Here are the 5 Ways to Use Fences in a Landscape
- Use appropriate fencing designs and materials for the level of privacy required.
You may find it surprising that fencing is available in an almost limitless variety of styles and materials, if you consider privacy levels and think creatively. For example, depending on the level, think about an artful blend of fencing, hedging, mixed boarder plantings, and even focal pieces such as natural formations. By mixing and matching elements and materials you can create a privacy screen without building a barricade.
- Don’t use fences as walls when plants will do.
Just like lawns, fences can be a kneejerk reaction. In some cases, homeowners throw up a fences as tall as 6 or 8 feet as a wall to achieve privacy and the result is never what they imagine. Humans inherently don’t like walls outside because they create a sense of being blocked out or hemmed in, both of which can leave an individual feeling uneasy and even imprisoned. If you have an area in which you want the most privacy possible, consider carefully if a fence, or a real wall is your answer. Maybe using a thick evergreen hedge as your fence will achieve more in the way of comfortable privacy than any structure could.
- Match the fence height with the level of security and privacy needed.
Families with children and pets have different security needs depending on their sizes and ages (kids and pets!). If you need to simply establish a boundary or barrier to contain them, consider installing low, relatively open fencing that provides good lines of sight to keep your property feeling as open as possible. In areas where more privacy is required and you don’t have the room to plant a thick or mixed planting, raise the fence to five or six feet so that when you’re sitting down you can be out of view.
- Match your fencing to the overall height of privacy required
Perspective is critical when you’re trying to achieve privacy at different levels. A fence that screens you when you’re standing in your yard may put your breakfast nook in full view of the neighbors because even the ground floor of a house may be three, four or more feet above the ground outside. Likewise, no acceptable fence will block the view up to a second floor window. If you don’t want your neighbor to see you while you stand in your bedroom window getting dressed, consider planting leafy deciduous trees such as a sugar maple, river birch, or elm tree, whose crown will effectively block a second floor view.
- Don’t try to block sound or wind with a fence alone.
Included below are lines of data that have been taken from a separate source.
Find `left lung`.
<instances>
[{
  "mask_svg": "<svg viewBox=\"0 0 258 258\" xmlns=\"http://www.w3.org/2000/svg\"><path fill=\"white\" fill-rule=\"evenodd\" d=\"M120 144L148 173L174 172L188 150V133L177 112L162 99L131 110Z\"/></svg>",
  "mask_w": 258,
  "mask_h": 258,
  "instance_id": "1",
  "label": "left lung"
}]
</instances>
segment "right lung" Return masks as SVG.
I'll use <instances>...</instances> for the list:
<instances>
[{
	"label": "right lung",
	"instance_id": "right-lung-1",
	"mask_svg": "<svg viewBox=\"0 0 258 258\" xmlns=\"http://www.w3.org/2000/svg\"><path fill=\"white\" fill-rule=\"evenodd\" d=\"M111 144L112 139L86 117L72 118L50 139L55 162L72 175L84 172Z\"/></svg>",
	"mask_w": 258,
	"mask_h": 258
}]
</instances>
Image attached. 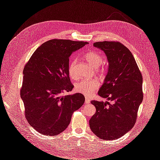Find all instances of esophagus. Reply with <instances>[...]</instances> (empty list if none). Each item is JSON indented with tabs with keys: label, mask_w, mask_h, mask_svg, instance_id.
I'll return each mask as SVG.
<instances>
[{
	"label": "esophagus",
	"mask_w": 160,
	"mask_h": 160,
	"mask_svg": "<svg viewBox=\"0 0 160 160\" xmlns=\"http://www.w3.org/2000/svg\"><path fill=\"white\" fill-rule=\"evenodd\" d=\"M85 103H90V100L88 98H87V97H85Z\"/></svg>",
	"instance_id": "obj_1"
}]
</instances>
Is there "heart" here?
I'll return each instance as SVG.
<instances>
[{
	"label": "heart",
	"instance_id": "heart-1",
	"mask_svg": "<svg viewBox=\"0 0 160 160\" xmlns=\"http://www.w3.org/2000/svg\"><path fill=\"white\" fill-rule=\"evenodd\" d=\"M85 59L89 65L97 68L99 72H103V67H98L103 62V58L95 51H89L85 55ZM77 60L72 59L70 61L68 67V73L70 77L75 79L77 77L76 72ZM99 82L97 79H82L75 85V90L77 93L89 96L99 88Z\"/></svg>",
	"mask_w": 160,
	"mask_h": 160
}]
</instances>
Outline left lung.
Returning <instances> with one entry per match:
<instances>
[{
  "instance_id": "8db88e82",
  "label": "left lung",
  "mask_w": 160,
  "mask_h": 160,
  "mask_svg": "<svg viewBox=\"0 0 160 160\" xmlns=\"http://www.w3.org/2000/svg\"><path fill=\"white\" fill-rule=\"evenodd\" d=\"M93 46L105 52L109 62L108 73L98 91L108 101H91L96 113L89 120V126L101 139H116L135 125L143 101L142 75L132 53L121 42H96Z\"/></svg>"
}]
</instances>
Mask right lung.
I'll use <instances>...</instances> for the list:
<instances>
[{"mask_svg": "<svg viewBox=\"0 0 160 160\" xmlns=\"http://www.w3.org/2000/svg\"><path fill=\"white\" fill-rule=\"evenodd\" d=\"M88 42L52 39L34 52L23 70L21 98L28 122L45 135L61 133L85 102L83 94L62 96L73 85L68 73L69 57Z\"/></svg>", "mask_w": 160, "mask_h": 160, "instance_id": "right-lung-1", "label": "right lung"}]
</instances>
People are often surprised that fences don’t block traffic noise or a pesky northeast wind. Airflow science reveals that moving air will flow up and over a fence and actually gain speed on the other side. The unfortunate result is that the fence not only does not block wind, it actuallyamplifies it!
Sound, too, easily penetrates most fencing. A more effective solution is to add a mix of evergreen and deciduous plants on either side of the fence to absorb sound.